In interviews with CalMatters, Klapper and Los Angeles County Superior Court Executive Officer David Slayton denied that the court has plans to use the tool for Racial Justice Act petitions. A court spokesperson later confirmed by email that the contract allows the tool to be used that way, but said that has not yet occurred.
Klapper said that if a Racial Justice Act module were developed, the tool would need to be evaluated for possible bias and built jointly with the court.
“The timing is very sensitive, right?” he said. “It’s a very delicate decision, I’m not going to lie. The stakes are high; I understand why people could be very concerned. Especially when it comes to criminal matters, I have even more hesitation and more caution than usual, because fundamental rights are at stake.”
In Los Angeles, six Superior Court judges and their research attorneys are using Learned Hand primarily for research, motion summaries and help drafting tentative rulings, according to Slayton. He said the tool will not be expanded beyond the civil division “until court leadership is comfortable.”
“The court is being very prudent and careful in its use of this type of technology,” Slayton said. “Until we evaluate it and determine that it is effective in those areas, we will not expand it to others.”
Slayton said the tool will be reviewed quarterly to determine how it might be used in the future, though he did not give specifics about the evaluation. A court spokesperson later told CalMatters by email that Learned Hand is judged by the same standards applied to law clerks and research attorneys: accurate legal research, sound analysis, neutral judicial writing and reliable work that supports judicial decision-making.
Los Angeles County Superior Court Judge Samantha Jessner, who chairs the court’s Judicial Technology Advisory Committee, said she did not know until recently that the tool might be used outside the civil division. She said judges are not involved in contract negotiations because of ethical restrictions.
“I think we have a duty and an obligation to explore whether artificial intelligence has a place in our work as a judiciary, and that is exactly what this pilot program is for,” Jessner said.

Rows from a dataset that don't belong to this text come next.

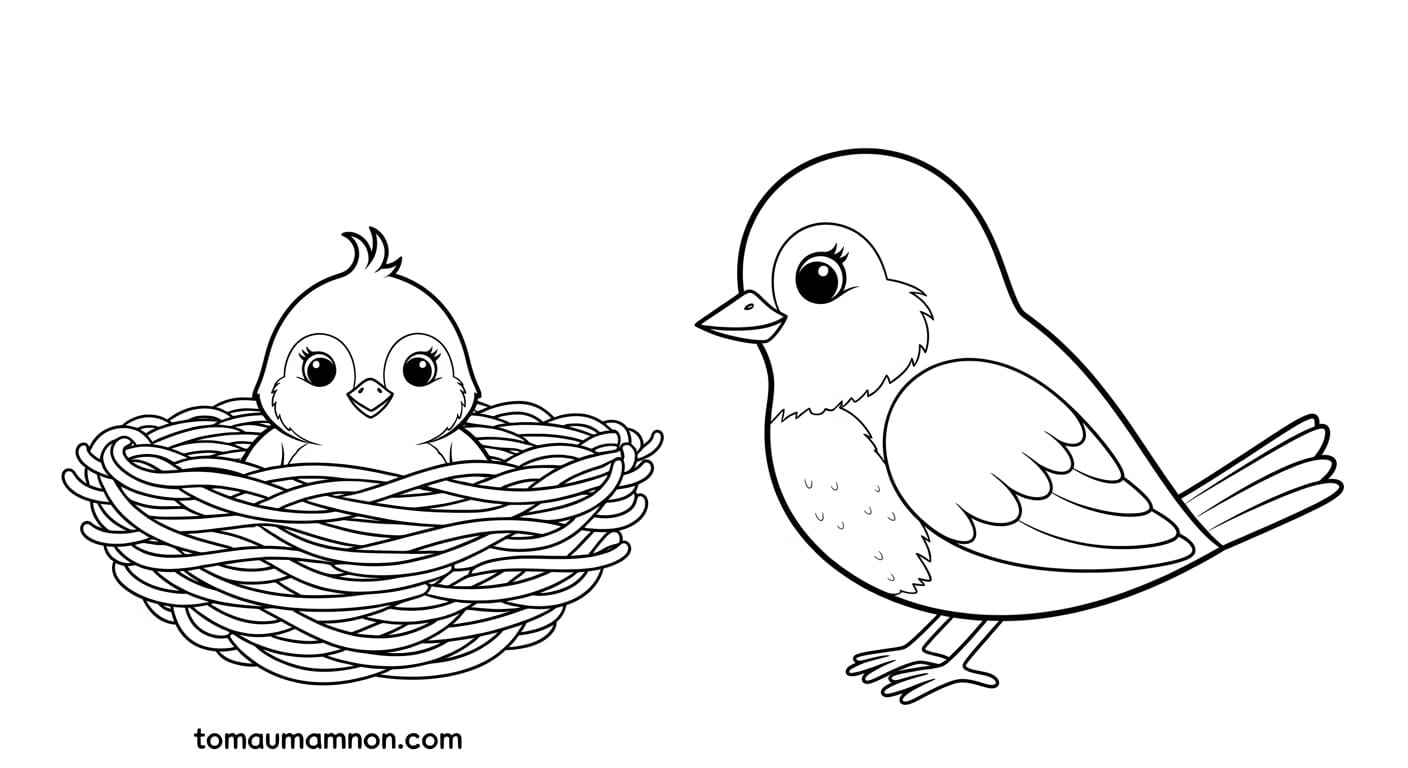 Chú chim bay lượn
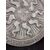 Medaglione Massonico - Trigramma IHS - Diametro 55 cm - Marmo d'Istria - fine 19° secolo - Venezia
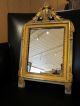 Vintage Borghese Mirror Blue Painted & Gilded 18th Century French Louis Xv Style Mirrors photo 7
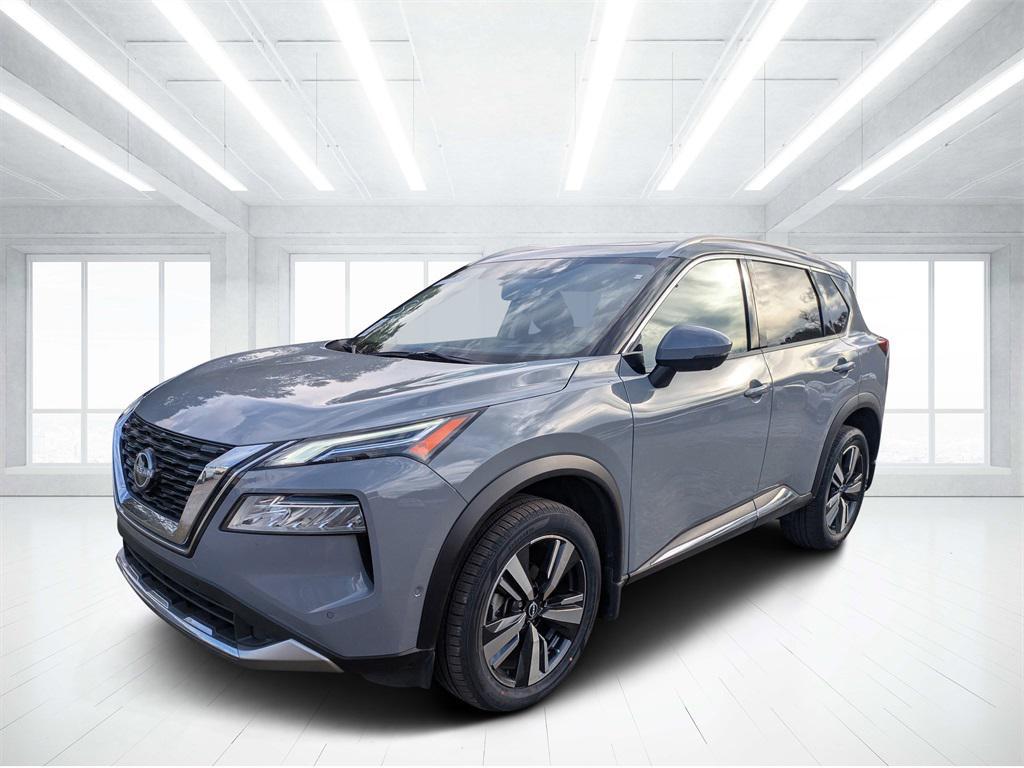 used 2023 Nissan Rogue car, priced at $26,481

The Riverside County Superior Court signed its agreement with Learned Hand in February. Emails obtained by CalMatters show Klapper suggested to Riverside court executives Jason Galkin and Sarah Hodgson that the court begin with a common civil motion, then expand quickly once the tool was established. He suggested Hodgson prepare a list of motions and workflows that create the most difficulty, citing the Racial Justice Act as an example.
About two weeks later, Hodgson described the most labor-intensive motions as those “trying to drive us into retirement,” including discovery motions and attorney fee motions. For criminal matters, the court suggested Klapper focus on document-heavy issues, including death penalty habeas corpus petitions and probation revocations.
Since Riverside’s pilot began, seven civil and probate attorneys have had access to the tool. Galkin, the court’s executive officer, said the court is evaluating the product to understand what it can do. He said the tool is not being used to draft tentative rulings.
“We don’t even know whether expansion is likely, so there are no established criteria for what that expansion would look like or thresholds for it,” Galkin said. “Right now, the fundamental question is: Does this help staff and assist them in achieving their professional goals?”
As courts continue testing AI, attorneys such as Hochman say its use may be inevitable, but should be limited to routine, repetitive and lower-level tasks.
“It’s the analysis of the case itself, along with the conclusions that would be reached, that makes me very distrustful of AI right now,” Hochman said. “A large part of that is because I don’t know all the data it is using to make its decision. The one thing I am completely certain of is that AI did not go to law school.”